#### [TEXTE DE L'EXERCICE]
┄┄┄┄┄┄┄┄┄┄┄┄┄┄┄┄┄┄┄┄

Granreporterre # 7, La Fabrique de la domination, mise en scène de l’actualité, de et par Carole Thibaut et Lorraine de Foucher

Granreporterre # 7, La Fabrique de la domination, mise en scène de l’actualité, de et par Carole Thibaut et Lorraine de Foucher

Angélique Clairand et Éric Massé dirigent le théâtre du Point du jour, à Lyon (Vème) et on peut être sûr que leur programme ne sera pas «non essentiel». Ils l’axent sur les grandes questions de société et inventent aussi les formes nécessaires pour rassembler le public autour. Et cela marche!
Nous avons un défaut, nous critiques: nous nous intéressons plus souvent au «comment c’est fait», qu’au «de quoi il est question?», en sachant que le théâtre n’a d’intérêt que dans l’articulation entre le quoi et le comment.
Ces directeurs nous mettent face à une question d’une actualité brûlante et qu’ils ont choisie;  ils travaillent sur le : «comment faire» et sur le : « à qui je parle». Pas si simple : l’art s’adresse en principe à tous… mais pas toujours de la même façon ! En tout cas, il doit s’interroger sur ce point. Angélique Clairand et Éric Massé offrent, entre autres, des résidences à des équipes diverses, explorent la ville, vont voir ailleurs « habiter la contradiction » (des mots empruntés à Geneviève Fraisse).

┄┄┄┄┄┄┄┄┄┄┄┄┄┄┄┄┄┄┄┄

#### [DONNÉES]
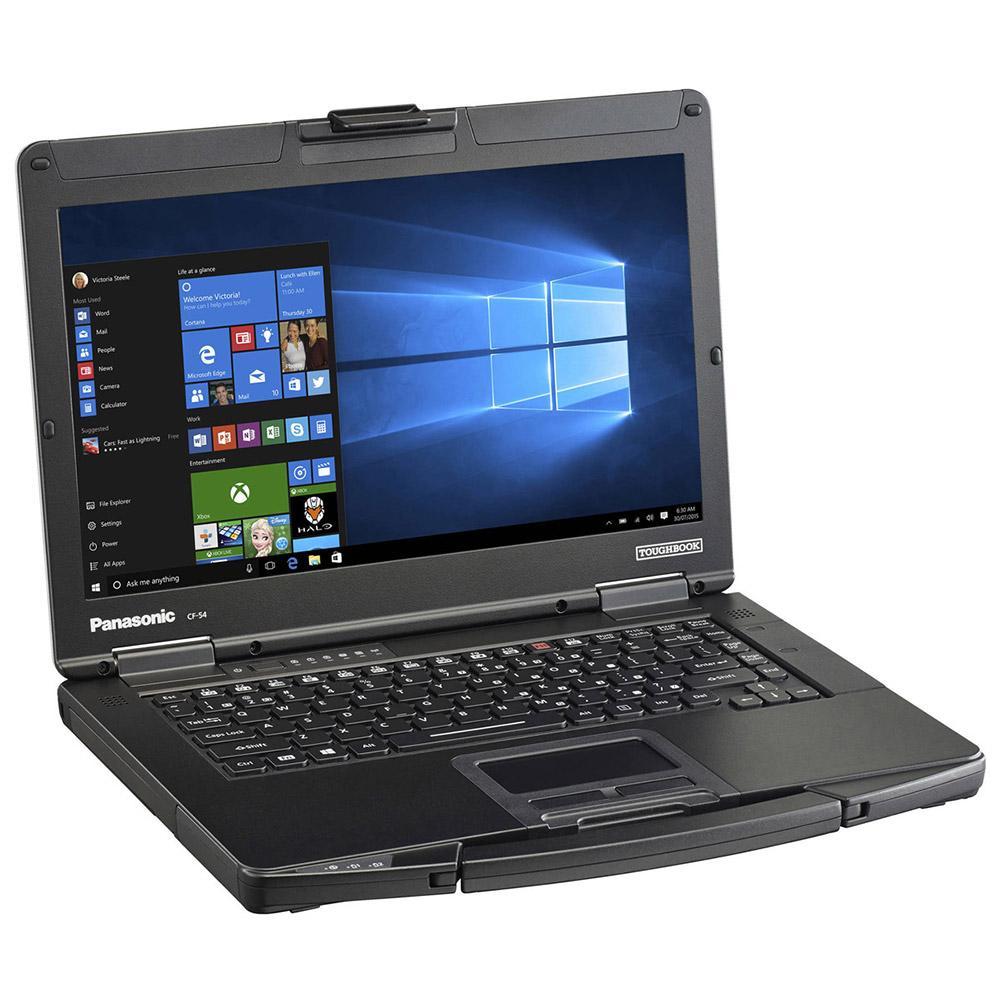 Panasonic Toughbook Cf-54 14" Core I5 2.3 Ghz - Ssd 256 Go - 8 Go Qwerty - Hongrois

┄┄┄┄┄┄┄┄┄┄┄┄┄┄┄┄┄┄┄┄

#### [VOS TÂCHES]
A) Recopiez mot pour mot, dans le texte sur le théâtre du Point du jour, le passage qui va de « Nous avons un » jusqu'à « et le comment. ».
B) D'après le texte sur le théâtre du Point du jour, à qui sont empruntés les mots « habiter la contradiction » ?

#### [RÉPONSES]
A)
Nous avons un défaut, nous critiques: nous nous intéressons plus souvent au «comment c’est fait», qu’au «de quoi il est question?», en sachant que le théâtre n’a d’intérêt que dans l’articulation entre le quoi et le comment.

B) À Geneviève Fraisse.